= Coarse bubble diffuser =

Pollution control technology

A coarse bubble diffuser is a pollution control technology used to aerate and or mix wastewater for sewage treatment.

==Description==
Coarse bubble diffusers produce 1/4 to 1/2 inch (6.4 to 13 mm) bubbles which rise rapidly from the floor of a wastewater treatment plant or sewage treatment plant tank. They are typically used in grit chambers, equalization basins, chlorine contact tanks, and aerobic digesters, and sometimes also in aeration tanks. Generally they are better at vertically "pumping" water than at mass transfer of oxygen. Coarse bubble diffusers typically provide half the mass transfer of oxygen as compared to fine bubble diffusers, given the same air volume.

== Application ==

Often in non-Newtonian or pseudoplastic fluids, such as a digester with high solids concentration, it does make sense to use coarse bubble diffusers rather than fine bubble diffusers, due to the larger bubbles' ability to shear through more viscous wastewater.
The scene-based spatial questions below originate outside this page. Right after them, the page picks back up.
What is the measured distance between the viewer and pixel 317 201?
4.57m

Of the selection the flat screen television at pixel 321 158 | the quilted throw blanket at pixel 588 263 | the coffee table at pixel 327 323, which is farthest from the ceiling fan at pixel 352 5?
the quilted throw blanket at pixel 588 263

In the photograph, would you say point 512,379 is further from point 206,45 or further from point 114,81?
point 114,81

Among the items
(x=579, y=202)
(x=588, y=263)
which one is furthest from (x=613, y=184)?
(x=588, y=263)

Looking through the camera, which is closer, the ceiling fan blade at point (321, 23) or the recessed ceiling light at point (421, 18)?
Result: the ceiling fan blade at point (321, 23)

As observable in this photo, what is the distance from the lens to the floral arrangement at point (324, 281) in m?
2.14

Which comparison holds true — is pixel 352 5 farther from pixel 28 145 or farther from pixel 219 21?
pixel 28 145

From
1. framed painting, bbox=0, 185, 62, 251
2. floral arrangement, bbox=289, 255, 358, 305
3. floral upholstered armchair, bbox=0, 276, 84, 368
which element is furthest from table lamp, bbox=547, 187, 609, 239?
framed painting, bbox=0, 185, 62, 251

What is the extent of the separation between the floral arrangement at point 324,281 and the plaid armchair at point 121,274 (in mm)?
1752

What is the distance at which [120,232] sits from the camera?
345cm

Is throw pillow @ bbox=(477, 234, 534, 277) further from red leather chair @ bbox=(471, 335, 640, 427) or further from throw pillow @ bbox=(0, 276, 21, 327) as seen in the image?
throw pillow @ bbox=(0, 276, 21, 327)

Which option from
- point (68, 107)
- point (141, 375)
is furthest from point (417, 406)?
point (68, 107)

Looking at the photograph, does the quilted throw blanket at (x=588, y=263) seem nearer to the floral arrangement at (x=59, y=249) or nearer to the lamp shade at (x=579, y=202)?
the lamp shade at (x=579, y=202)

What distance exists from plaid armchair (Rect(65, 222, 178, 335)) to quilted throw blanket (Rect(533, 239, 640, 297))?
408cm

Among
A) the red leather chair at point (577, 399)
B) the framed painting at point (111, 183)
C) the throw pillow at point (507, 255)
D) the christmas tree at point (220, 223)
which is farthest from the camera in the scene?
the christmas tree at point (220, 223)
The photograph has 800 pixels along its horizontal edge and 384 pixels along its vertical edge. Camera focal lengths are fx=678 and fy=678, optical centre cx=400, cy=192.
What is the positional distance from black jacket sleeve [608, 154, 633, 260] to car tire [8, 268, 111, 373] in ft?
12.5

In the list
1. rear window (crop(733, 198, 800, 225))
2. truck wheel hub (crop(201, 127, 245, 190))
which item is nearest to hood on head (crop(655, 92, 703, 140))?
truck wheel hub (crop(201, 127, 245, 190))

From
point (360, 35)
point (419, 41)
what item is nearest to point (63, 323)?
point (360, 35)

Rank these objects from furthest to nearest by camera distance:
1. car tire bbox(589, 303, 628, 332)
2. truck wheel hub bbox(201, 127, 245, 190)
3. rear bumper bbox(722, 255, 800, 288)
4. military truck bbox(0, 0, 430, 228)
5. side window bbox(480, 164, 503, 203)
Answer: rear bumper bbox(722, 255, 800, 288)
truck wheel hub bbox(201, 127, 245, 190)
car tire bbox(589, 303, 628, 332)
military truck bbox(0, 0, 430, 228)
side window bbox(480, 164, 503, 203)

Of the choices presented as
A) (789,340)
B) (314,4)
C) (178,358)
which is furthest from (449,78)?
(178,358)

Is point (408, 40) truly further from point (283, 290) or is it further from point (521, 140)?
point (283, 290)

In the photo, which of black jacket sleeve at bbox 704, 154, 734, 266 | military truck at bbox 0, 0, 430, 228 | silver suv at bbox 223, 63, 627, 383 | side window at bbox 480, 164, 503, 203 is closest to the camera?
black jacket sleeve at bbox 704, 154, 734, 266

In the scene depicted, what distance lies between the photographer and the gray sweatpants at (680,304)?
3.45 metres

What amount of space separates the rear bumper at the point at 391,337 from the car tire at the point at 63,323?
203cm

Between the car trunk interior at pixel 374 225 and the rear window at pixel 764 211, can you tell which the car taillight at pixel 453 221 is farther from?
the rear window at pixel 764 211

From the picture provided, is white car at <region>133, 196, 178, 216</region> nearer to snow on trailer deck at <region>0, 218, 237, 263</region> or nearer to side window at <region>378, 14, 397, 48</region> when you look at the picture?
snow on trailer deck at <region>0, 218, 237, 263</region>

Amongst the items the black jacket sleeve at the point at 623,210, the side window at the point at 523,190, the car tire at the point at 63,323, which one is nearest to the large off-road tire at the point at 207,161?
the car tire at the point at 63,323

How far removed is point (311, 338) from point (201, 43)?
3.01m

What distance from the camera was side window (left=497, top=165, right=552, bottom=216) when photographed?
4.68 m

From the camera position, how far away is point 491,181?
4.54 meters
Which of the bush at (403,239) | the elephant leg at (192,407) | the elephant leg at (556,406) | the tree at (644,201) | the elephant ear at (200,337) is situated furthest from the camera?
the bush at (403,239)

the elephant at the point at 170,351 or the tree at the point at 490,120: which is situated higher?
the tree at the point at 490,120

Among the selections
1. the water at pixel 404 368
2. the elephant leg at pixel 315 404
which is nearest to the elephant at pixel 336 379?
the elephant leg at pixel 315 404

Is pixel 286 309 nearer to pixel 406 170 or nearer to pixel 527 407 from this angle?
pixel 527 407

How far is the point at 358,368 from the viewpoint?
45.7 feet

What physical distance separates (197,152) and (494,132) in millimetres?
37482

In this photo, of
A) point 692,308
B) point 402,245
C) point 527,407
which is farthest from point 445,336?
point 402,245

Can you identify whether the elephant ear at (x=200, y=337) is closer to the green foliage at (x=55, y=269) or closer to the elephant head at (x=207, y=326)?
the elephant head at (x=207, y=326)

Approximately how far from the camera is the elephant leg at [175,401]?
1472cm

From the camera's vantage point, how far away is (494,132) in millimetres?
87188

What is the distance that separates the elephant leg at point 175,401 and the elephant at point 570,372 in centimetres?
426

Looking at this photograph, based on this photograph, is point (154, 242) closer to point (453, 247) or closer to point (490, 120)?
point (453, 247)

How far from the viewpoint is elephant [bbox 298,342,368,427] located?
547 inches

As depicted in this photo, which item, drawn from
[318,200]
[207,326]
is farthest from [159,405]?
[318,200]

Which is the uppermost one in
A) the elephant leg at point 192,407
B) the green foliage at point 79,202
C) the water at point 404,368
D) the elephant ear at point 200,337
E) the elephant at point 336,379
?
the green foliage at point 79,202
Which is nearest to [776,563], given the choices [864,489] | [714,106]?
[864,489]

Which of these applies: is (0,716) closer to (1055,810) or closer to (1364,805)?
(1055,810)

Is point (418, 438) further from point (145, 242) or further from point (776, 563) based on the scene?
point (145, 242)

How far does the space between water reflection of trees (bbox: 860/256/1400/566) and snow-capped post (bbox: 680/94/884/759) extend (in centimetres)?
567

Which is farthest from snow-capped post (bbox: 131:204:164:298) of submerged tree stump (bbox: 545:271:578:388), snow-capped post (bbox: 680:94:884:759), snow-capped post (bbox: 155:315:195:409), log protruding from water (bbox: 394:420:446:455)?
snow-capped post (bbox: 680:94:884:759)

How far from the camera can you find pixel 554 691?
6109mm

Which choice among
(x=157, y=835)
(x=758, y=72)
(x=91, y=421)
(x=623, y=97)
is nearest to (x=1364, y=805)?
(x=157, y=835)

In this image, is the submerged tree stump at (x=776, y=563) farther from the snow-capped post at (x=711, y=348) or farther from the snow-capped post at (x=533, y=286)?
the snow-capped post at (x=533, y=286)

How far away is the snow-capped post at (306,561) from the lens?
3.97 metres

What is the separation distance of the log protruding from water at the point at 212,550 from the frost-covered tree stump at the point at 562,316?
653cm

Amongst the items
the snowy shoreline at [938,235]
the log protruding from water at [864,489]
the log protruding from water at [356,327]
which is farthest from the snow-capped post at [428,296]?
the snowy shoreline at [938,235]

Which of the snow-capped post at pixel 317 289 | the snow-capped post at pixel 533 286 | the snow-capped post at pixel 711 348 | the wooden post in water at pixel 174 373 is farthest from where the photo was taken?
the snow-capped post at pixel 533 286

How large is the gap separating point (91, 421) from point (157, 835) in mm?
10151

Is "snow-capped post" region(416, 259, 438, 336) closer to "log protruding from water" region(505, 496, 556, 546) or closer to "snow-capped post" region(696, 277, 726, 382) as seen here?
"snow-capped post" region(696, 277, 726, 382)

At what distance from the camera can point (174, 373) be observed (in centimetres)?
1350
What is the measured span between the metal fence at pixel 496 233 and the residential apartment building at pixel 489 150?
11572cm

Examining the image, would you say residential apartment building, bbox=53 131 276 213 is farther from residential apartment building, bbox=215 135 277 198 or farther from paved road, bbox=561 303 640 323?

However, over the past two decades, coarse bubble diffusers have been used less frequently, primarily due to the ever increasing cost of energy and the availability of more reliable, highly efficient fine bubble diffusers. Manufacturers of diffused aeration systems claim that converting from coarse bubble to fine bubble system should yield a 50 percent energy cost savings. Specifically, in aeration tanks, a system that utilizes coarse bubble diffusers requires 30 to 40 percent more process air than a fine bubble diffused air system to provide the same level of treatment. The exception would be in secondary treatment (or side processing) phases. In these processing tanks, floc particles, sediment and carbonate buildup tend to plug or clog the small air release openings on the fine bubble diffusers. Because of their small air openings, fine bubble diffusers cease to have an advantage. Currently, coarse bubble diffusers are the mainstay solution.

These diffusers are typically made in the shape of a perforated rectangular pipe called a wide band, or a cap of 3 in in diameter with an elastomeric membrane. Other varieties of coarse bubble diffusers exist, though it is generally accepted that all of them perform similarly with respect to mass oxygen transfer. When comparing disc-shaped diffusers, the majority fail to withstand specific challenges, beyond 1 or 2 years, which include: clogging, blowing off and cracking. Any coarse bubble diffuser that eliminates these problems would deliver a huge cost-savings, not only in product replacement, but in system downtime to facilitate their exchange. This is a motivating factor considered by budget-sensitive operators at municipal waste water treatment processing plants.